§ **Задание**: Напишите, что идет дальше в тексте о тете Юле и празднике 9 мая 1950 года, начав сразу после его последней реплики.

Неслучайно и следующее воспоминание героя о том, как праздновали 9 мая 1950 года. Здесь наиболее ярко проявляется характер тети Юли, открываются новые, неизвестные читателю страницы ее судьбы:
 
А еще вот что я вспоминаю: воскресное утро. У наших ворот стоит машина дяди Леши. Возле нее толпятся нарядно одетые жен­щины. Тут и моя мать. Что-то я не помню ее той поры: какою она была, как выглядела, во что одевалась. А вот тетя Юля вся, как была тогда, перед моими глазами. На ней широкое в сборку платье: пестрые букеты по белому полю, цветной бордюр по подолу, рукава пышным фонариком. Платье из довоенных времен не идет к ее лицу и фигуре, но оно ей дорого. Черная голова в открытом вырезе смот­рится обгорелой головешкой, а желтые руки на белом фоне кажутся еще темней. Но тетя Юля знать ничего об этом не хочет. Она смеет­ся, наблюдая за возней в кузове машины. Красная сережка искрой лучится между завитков. Волосы надо лбом уложены морскою вол­ною. Крашеное сердечко рта никак не хочет держать заданную фор­му. Тетя Юля кричит, запрокинув голову:

— Эй, Степан, женщин-то легче жми. Зараз силу потратишь.

Не убудет: я хваткий, — гудит сверху мужик в расписной ру­бахе и, обхватив руками показавшуюся над бортом женщину, втаски­вает ее в кузов.

— У-у, леший, все косточки подавил! — жалуется та.

§ **Исходные данные**:
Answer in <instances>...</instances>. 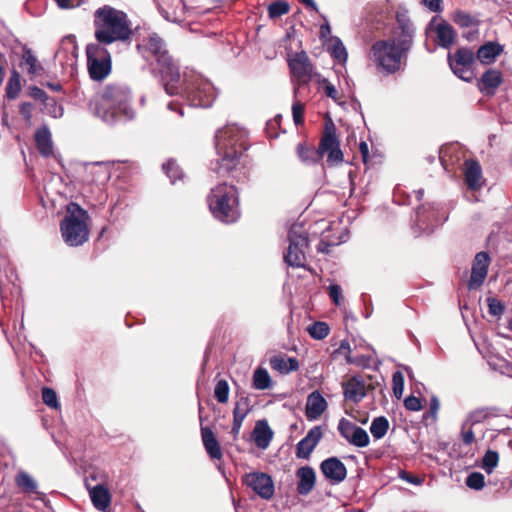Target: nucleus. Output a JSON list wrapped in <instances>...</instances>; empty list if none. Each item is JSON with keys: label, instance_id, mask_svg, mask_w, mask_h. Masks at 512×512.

§ **Ответ**:
— А тебе будто плохо? — притворно удивляется мужик.

На посадку с подножки кабины глядит дядя Леша и тоже смеет­ся. Он как всегда в гимнастерке, выстиранной и отглаженной для праздника.

Мы, мальчишки, взбудораженно носимся вокруг машины, кричим, задираемся, нарочито громко грозимся, но наши нарядные матери нас не слышат. Наконец тетя Юля, которой надоело ребячье шныря­нье, прикрикивает на нас. Мы мигом и без помощи дядьки Степана влетаем в кузов. Тетя Юля садится в кабину, машина дергает, делает разворот, выезжает на Покатную улицу, и мы с ветром и песней ка­тим за город, в бор, на массовку.

На лужайке, у расстеленной скатерти, я хотел было пристроиться к дяде Леше. Мать строго окликнула меня и посадила за своей спи­ной. Другие ребята тоже выглядывали из-за плеч своих матерей, по­слушно ожидая, когда им подадут со скатерти.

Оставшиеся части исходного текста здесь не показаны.